De Villepin : « C’est une chance d’avoir l’Algérie comme membre non permanent au Conseil de sécurité »

De Villepin : « C’est une chance d’avoir l’Algérie comme membre non permanent au Conseil de sécurité »

de villepin 20.05.24
20/05/2024 - 17:20

L’ancien Premier ministre français, Dominique De Villepin, a estimé, ce lundi à Alger, que « C’est une chance d’avoir l’Algérie comme membre non permanent au Conseil de sécurité de l’ONU ».

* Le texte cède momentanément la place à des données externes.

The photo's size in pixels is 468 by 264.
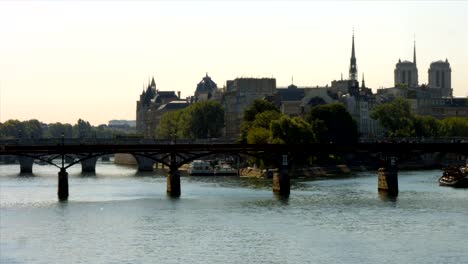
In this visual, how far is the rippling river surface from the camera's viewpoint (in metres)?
64.2

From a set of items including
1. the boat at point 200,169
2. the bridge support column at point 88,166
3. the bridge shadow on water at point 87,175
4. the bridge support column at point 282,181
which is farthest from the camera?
the bridge support column at point 88,166

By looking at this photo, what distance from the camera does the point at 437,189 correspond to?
353 ft

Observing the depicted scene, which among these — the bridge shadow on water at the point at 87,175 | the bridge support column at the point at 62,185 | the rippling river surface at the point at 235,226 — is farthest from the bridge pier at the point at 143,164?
the bridge support column at the point at 62,185

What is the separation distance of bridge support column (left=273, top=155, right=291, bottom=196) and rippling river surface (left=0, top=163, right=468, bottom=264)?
0.83 meters

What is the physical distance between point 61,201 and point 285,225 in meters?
24.2

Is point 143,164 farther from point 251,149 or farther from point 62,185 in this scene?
point 62,185

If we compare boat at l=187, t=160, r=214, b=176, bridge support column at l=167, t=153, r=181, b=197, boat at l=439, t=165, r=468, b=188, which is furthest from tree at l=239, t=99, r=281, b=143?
bridge support column at l=167, t=153, r=181, b=197

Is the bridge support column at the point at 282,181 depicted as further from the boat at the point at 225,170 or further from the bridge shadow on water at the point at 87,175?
the bridge shadow on water at the point at 87,175

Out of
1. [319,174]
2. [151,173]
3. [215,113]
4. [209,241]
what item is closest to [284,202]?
[209,241]

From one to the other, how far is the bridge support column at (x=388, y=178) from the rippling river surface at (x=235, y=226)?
4.54 feet

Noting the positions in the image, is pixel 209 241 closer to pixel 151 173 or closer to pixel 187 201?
pixel 187 201

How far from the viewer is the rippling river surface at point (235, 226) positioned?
64250 millimetres

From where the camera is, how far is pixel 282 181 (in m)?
102

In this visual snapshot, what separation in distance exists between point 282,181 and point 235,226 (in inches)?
1024
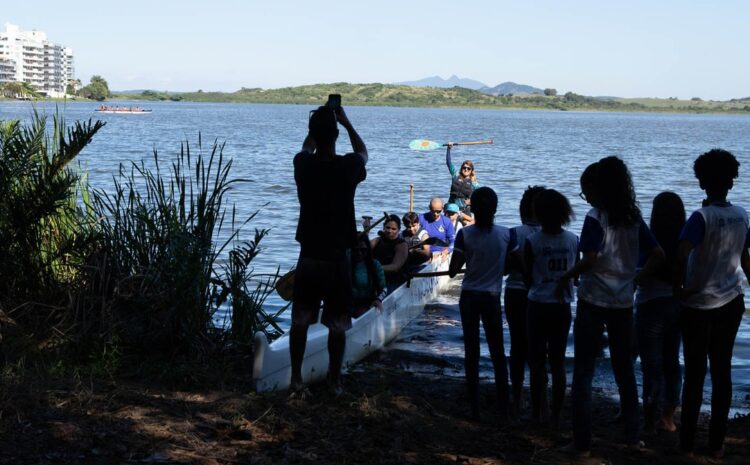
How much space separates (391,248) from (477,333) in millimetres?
5051

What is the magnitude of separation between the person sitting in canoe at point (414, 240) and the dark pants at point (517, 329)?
6.28 m

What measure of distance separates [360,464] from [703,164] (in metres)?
2.79

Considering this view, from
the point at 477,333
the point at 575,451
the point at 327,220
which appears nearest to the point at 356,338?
the point at 477,333

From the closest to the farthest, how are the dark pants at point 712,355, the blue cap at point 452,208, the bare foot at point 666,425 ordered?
the dark pants at point 712,355
the bare foot at point 666,425
the blue cap at point 452,208

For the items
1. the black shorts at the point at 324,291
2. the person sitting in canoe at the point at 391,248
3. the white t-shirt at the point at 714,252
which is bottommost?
the person sitting in canoe at the point at 391,248

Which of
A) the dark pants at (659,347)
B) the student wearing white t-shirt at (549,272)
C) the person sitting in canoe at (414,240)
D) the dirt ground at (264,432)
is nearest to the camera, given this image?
the dirt ground at (264,432)

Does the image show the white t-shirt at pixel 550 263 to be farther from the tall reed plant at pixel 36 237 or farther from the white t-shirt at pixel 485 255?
the tall reed plant at pixel 36 237

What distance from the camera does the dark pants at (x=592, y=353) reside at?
6.02 metres

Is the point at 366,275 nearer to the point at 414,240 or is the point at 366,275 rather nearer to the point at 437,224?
the point at 414,240

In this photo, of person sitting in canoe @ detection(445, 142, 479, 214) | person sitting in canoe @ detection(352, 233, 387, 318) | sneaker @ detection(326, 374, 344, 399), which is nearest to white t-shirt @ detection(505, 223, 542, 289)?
person sitting in canoe @ detection(352, 233, 387, 318)

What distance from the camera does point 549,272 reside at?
21.8 ft

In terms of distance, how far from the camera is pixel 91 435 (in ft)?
18.7

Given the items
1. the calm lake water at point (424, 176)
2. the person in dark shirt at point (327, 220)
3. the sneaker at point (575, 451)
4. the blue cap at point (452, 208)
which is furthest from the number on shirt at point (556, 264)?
the blue cap at point (452, 208)

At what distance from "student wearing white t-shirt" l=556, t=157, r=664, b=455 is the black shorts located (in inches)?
63.5
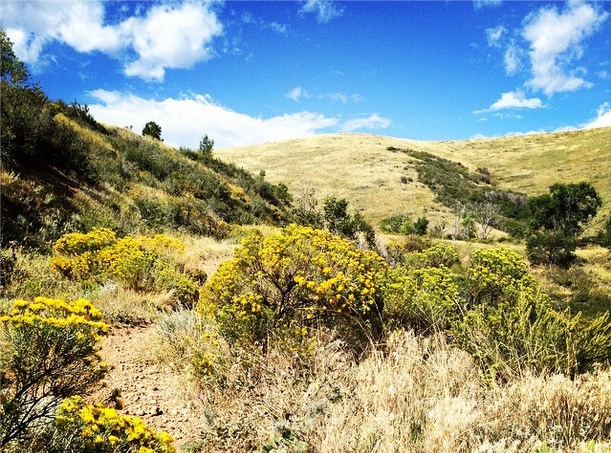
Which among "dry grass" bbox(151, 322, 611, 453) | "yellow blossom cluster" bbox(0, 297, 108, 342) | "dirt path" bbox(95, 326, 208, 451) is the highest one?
"yellow blossom cluster" bbox(0, 297, 108, 342)

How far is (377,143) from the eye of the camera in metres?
99.4

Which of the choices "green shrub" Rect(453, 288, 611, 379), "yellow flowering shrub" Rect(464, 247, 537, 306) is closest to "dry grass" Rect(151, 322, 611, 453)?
"green shrub" Rect(453, 288, 611, 379)

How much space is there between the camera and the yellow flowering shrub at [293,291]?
14.5 feet

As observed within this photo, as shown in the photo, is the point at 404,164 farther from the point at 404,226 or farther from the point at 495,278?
the point at 495,278

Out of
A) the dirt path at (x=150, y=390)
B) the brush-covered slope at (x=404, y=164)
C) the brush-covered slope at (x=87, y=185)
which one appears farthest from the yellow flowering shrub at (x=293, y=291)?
the brush-covered slope at (x=404, y=164)

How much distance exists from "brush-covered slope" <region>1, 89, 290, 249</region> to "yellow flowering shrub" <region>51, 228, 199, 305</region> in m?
1.32

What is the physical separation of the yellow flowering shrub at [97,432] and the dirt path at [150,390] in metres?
0.72

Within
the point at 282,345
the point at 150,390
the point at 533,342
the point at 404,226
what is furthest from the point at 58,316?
the point at 404,226

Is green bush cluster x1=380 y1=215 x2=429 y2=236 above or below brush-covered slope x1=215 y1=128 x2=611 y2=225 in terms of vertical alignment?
below

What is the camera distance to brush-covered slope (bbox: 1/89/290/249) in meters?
9.23

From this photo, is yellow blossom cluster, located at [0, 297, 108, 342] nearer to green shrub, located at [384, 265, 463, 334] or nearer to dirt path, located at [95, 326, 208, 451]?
dirt path, located at [95, 326, 208, 451]

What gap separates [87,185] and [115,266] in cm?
736

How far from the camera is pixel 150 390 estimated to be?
13.5 feet

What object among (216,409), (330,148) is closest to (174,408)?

Abordant la multitude de conflits dans le monde et citant expressément le génocide que continue de perpétrer l’entité sioniste à Ghaza et à Rafah, M. De Villepin a déclaré, lors d’une conférence animée à la Faculté des sciences de l’information et de la communication (Alger-3) sous l’intitulé « La nouvelle donne internationale », qu’« il y a une revendication toute légitime d’un peuple (palestinien-ndlr) qui a vu sa terre spoliée où tout a été détruit. Pis encore, il a eu des viols et des massacres d’enfants et de femmes. Toutes les conditions ont été réunies pour trainer le peuple dans un engrenage meurtrier », dénonçant la politique de « deux poids, deux mesures ».

Saluant la position franche et constante de l’Algérie au Conseil de sécurité de l’ONU, M. De Villepin a indiqué que « le monde assiste impuissamment à  une logique de destruction et tous ces conflits sont, à mon sens, mémoriels ».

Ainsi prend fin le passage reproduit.